**YOUR INSTRUCTIONS:** Output each line of the data word for word, from the first through the line that holds "Quick Plastic Bookmarks", and leave off whatever follows.
----
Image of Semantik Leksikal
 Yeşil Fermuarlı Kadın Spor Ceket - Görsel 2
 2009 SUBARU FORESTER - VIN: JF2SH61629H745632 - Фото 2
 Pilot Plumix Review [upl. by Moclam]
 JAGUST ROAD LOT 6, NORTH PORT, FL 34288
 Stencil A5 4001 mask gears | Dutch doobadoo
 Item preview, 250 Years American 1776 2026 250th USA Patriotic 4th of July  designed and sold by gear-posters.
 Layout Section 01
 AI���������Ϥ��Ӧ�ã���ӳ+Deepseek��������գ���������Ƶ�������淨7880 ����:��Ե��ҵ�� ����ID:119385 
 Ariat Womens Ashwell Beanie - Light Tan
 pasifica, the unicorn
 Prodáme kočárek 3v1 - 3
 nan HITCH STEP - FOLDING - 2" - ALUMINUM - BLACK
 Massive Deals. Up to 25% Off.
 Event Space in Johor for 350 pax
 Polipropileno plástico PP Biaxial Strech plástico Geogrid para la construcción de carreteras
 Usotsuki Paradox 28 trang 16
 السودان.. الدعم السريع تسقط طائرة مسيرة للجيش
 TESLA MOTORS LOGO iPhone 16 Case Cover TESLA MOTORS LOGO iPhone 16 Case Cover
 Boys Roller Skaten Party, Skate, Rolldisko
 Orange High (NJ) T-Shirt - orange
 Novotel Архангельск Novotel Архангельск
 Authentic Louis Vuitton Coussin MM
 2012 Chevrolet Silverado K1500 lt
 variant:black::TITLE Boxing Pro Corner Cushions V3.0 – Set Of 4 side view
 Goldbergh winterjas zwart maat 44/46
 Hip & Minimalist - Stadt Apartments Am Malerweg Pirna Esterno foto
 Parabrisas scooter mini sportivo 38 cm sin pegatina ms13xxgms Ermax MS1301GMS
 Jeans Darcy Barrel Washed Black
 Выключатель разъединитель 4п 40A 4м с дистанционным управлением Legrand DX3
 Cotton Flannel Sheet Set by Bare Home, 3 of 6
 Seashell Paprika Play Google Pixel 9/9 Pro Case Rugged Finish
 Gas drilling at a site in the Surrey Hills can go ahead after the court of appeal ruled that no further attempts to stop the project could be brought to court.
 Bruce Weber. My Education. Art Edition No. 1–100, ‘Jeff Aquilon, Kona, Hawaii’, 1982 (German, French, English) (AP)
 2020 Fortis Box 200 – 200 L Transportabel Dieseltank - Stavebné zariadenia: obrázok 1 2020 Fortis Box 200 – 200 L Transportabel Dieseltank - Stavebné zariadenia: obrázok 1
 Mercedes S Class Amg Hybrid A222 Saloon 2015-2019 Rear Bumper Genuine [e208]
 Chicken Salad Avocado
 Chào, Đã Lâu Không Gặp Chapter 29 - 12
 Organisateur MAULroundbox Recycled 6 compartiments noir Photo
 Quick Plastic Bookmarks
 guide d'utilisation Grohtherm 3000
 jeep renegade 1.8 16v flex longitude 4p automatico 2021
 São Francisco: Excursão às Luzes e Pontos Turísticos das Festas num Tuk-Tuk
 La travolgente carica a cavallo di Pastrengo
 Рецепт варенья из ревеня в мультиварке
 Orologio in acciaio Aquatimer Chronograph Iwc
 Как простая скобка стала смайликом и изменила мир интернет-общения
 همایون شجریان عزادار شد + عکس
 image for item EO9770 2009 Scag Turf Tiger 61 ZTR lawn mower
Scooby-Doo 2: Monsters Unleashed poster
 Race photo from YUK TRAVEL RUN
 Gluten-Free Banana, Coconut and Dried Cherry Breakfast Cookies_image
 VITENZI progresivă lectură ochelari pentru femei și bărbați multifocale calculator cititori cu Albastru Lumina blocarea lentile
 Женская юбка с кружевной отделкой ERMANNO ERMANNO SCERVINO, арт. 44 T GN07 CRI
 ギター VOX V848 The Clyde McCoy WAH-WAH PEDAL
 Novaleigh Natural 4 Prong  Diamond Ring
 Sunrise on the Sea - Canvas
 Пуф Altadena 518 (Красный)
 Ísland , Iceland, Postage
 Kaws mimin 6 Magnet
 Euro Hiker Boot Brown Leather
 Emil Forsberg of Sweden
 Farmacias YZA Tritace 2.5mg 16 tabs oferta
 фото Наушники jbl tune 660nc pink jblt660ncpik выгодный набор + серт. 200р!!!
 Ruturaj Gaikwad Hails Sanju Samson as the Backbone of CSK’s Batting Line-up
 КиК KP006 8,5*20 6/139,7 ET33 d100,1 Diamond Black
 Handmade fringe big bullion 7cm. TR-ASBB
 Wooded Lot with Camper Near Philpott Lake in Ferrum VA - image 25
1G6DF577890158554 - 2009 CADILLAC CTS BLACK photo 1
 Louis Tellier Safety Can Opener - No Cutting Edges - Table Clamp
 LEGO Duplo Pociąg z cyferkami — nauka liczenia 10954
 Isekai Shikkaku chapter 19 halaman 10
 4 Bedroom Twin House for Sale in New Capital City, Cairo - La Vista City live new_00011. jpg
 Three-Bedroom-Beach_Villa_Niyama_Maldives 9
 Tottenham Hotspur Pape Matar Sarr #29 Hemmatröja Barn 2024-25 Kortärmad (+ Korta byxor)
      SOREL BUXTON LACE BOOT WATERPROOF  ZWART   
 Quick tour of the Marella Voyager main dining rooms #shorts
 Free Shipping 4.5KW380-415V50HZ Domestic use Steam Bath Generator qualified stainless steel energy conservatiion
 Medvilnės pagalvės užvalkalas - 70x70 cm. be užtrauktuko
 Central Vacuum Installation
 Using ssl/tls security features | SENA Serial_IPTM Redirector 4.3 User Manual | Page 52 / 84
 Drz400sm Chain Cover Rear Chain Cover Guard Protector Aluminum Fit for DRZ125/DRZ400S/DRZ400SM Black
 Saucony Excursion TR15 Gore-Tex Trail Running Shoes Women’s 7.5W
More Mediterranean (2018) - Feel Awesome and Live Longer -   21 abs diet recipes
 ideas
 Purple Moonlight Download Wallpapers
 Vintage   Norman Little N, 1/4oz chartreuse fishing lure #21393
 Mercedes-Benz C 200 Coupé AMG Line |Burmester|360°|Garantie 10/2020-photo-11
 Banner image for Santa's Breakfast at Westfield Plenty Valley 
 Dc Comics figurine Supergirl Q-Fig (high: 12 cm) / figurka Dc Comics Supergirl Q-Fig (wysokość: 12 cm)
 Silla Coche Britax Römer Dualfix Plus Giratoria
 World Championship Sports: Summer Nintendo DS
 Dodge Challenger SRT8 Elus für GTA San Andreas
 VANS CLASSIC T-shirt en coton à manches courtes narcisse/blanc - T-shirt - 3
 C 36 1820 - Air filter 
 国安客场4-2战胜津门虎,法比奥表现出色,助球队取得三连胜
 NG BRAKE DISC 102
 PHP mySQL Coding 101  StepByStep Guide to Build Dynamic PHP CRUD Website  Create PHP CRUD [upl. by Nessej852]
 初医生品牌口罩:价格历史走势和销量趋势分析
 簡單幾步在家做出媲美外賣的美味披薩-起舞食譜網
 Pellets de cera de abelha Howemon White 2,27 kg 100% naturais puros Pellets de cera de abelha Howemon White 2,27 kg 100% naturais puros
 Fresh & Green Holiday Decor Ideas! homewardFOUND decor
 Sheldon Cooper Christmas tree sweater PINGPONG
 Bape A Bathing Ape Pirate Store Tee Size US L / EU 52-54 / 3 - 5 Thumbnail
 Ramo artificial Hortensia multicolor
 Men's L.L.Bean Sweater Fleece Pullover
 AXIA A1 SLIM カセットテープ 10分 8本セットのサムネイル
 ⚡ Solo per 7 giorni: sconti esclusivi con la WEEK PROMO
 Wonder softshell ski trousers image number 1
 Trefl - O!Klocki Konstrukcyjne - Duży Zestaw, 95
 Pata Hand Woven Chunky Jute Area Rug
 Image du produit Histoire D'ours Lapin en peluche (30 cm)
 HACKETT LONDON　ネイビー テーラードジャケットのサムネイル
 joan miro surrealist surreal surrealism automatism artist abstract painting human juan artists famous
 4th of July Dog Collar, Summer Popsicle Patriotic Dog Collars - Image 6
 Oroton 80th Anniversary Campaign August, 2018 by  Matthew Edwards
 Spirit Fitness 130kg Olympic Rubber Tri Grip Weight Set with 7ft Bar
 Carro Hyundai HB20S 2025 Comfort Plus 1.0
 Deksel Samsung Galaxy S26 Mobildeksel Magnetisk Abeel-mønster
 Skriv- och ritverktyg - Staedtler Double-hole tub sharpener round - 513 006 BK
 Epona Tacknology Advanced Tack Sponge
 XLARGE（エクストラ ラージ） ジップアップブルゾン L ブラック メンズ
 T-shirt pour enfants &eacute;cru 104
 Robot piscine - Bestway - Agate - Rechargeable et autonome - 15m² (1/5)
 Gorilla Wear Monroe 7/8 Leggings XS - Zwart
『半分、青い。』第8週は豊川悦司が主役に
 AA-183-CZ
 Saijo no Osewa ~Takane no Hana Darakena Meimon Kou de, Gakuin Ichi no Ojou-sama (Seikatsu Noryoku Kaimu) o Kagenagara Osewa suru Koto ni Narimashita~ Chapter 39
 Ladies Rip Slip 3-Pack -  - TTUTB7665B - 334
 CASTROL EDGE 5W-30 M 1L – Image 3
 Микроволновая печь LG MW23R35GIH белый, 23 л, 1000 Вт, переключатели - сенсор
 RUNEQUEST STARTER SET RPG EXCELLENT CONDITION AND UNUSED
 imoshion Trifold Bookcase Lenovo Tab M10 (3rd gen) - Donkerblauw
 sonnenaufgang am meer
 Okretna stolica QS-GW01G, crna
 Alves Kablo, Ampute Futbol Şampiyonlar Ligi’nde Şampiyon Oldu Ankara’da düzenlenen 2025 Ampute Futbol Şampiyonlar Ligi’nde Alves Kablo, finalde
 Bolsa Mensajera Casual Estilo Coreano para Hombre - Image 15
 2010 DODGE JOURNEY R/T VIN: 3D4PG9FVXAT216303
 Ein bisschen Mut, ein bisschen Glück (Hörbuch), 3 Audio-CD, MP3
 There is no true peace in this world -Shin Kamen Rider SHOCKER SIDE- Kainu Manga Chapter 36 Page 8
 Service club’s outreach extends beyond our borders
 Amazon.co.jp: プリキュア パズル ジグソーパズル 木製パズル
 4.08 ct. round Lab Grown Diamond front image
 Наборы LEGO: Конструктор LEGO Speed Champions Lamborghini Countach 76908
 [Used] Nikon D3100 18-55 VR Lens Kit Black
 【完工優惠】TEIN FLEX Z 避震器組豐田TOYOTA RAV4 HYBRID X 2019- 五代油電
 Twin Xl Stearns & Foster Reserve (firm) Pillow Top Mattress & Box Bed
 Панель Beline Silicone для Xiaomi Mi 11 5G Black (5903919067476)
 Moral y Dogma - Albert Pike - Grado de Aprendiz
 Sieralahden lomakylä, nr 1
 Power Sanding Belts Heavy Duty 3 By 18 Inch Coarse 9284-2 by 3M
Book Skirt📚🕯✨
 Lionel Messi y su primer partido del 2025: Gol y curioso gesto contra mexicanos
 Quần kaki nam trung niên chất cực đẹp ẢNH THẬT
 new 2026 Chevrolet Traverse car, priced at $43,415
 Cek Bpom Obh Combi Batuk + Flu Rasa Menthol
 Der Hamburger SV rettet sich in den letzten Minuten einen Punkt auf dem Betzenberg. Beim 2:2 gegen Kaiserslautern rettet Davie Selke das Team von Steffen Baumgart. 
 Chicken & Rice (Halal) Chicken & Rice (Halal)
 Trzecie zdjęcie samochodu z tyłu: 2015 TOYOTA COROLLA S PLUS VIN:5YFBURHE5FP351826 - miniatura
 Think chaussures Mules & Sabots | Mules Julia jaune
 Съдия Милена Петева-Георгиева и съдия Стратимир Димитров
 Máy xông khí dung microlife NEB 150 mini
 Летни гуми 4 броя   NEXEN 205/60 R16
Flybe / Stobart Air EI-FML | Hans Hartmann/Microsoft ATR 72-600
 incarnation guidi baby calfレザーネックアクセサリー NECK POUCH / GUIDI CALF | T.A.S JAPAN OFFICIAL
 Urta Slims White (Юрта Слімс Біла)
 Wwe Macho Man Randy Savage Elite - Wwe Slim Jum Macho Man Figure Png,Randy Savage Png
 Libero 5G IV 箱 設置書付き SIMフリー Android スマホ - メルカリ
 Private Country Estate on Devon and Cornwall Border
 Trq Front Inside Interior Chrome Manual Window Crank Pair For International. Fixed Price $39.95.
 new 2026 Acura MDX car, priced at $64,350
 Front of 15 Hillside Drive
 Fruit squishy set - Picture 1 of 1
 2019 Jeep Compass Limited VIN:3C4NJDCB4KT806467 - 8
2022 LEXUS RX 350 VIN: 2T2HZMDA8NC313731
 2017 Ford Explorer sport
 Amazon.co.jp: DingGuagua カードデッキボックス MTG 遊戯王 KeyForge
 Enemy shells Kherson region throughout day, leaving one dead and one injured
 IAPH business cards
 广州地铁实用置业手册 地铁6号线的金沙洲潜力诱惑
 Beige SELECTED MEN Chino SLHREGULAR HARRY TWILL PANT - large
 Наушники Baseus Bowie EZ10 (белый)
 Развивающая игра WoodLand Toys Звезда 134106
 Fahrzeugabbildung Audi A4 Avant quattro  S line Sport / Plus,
----
**WRITTEN REPLY:**
Image of Semantik Leksikal
 Yeşil Fermuarlı Kadın Spor Ceket - Görsel 2
 2009 SUBARU FORESTER - VIN: JF2SH61629H745632 - Фото 2
 Pilot Plumix Review [upl. by Moclam]
 JAGUST ROAD LOT 6, NORTH PORT, FL 34288
 Stencil A5 4001 mask gears | Dutch doobadoo
 Item preview, 250 Years American 1776 2026 250th USA Patriotic 4th of July  designed and sold by gear-posters.
 Layout Section 01
 AI���������Ϥ��Ӧ�ã���ӳ+Deepseek��������գ���������Ƶ�������淨7880 ����:��Ե��ҵ�� ����ID:119385 
 Ariat Womens Ashwell Beanie - Light Tan
 pasifica, the unicorn
 Prodáme kočárek 3v1 - 3
 nan HITCH STEP - FOLDING - 2" - ALUMINUM - BLACK
 Massive Deals. Up to 25% Off.
 Event Space in Johor for 350 pax
 Polipropileno plástico PP Biaxial Strech plástico Geogrid para la construcción de carreteras
 Usotsuki Paradox 28 trang 16
 السودان.. الدعم السريع تسقط طائرة مسيرة للجيش
 TESLA MOTORS LOGO iPhone 16 Case Cover TESLA MOTORS LOGO iPhone 16 Case Cover
 Boys Roller Skaten Party, Skate, Rolldisko
 Orange High (NJ) T-Shirt - orange
 Novotel Архангельск Novotel Архангельск
 Authentic Louis Vuitton Coussin MM
 2012 Chevrolet Silverado K1500 lt
 variant:black::TITLE Boxing Pro Corner Cushions V3.0 – Set Of 4 side view
 Goldbergh winterjas zwart maat 44/46
 Hip & Minimalist - Stadt Apartments Am Malerweg Pirna Esterno foto
 Parabrisas scooter mini sportivo 38 cm sin pegatina ms13xxgms Ermax MS1301GMS
 Jeans Darcy Barrel Washed Black
 Выключатель разъединитель 4п 40A 4м с дистанционным управлением Legrand DX3
 Cotton Flannel Sheet Set by Bare Home, 3 of 6
 Seashell Paprika Play Google Pixel 9/9 Pro Case Rugged Finish
 Gas drilling at a site in the Surrey Hills can go ahead after the court of appeal ruled that no further attempts to stop the project could be brought to court.
 Bruce Weber. My Education. Art Edition No. 1–100, ‘Jeff Aquilon, Kona, Hawaii’, 1982 (German, French, English) (AP)
 2020 Fortis Box 200 – 200 L Transportabel Dieseltank - Stavebné zariadenia: obrázok 1 2020 Fortis Box 200 – 200 L Transportabel Dieseltank - Stavebné zariadenia: obrázok 1
 Mercedes S Class Amg Hybrid A222 Saloon 2015-2019 Rear Bumper Genuine [e208]
 Chicken Salad Avocado
 Chào, Đã Lâu Không Gặp Chapter 29 - 12
 Organisateur MAULroundbox Recycled 6 compartiments noir Photo
 Quick Plastic Bookmarks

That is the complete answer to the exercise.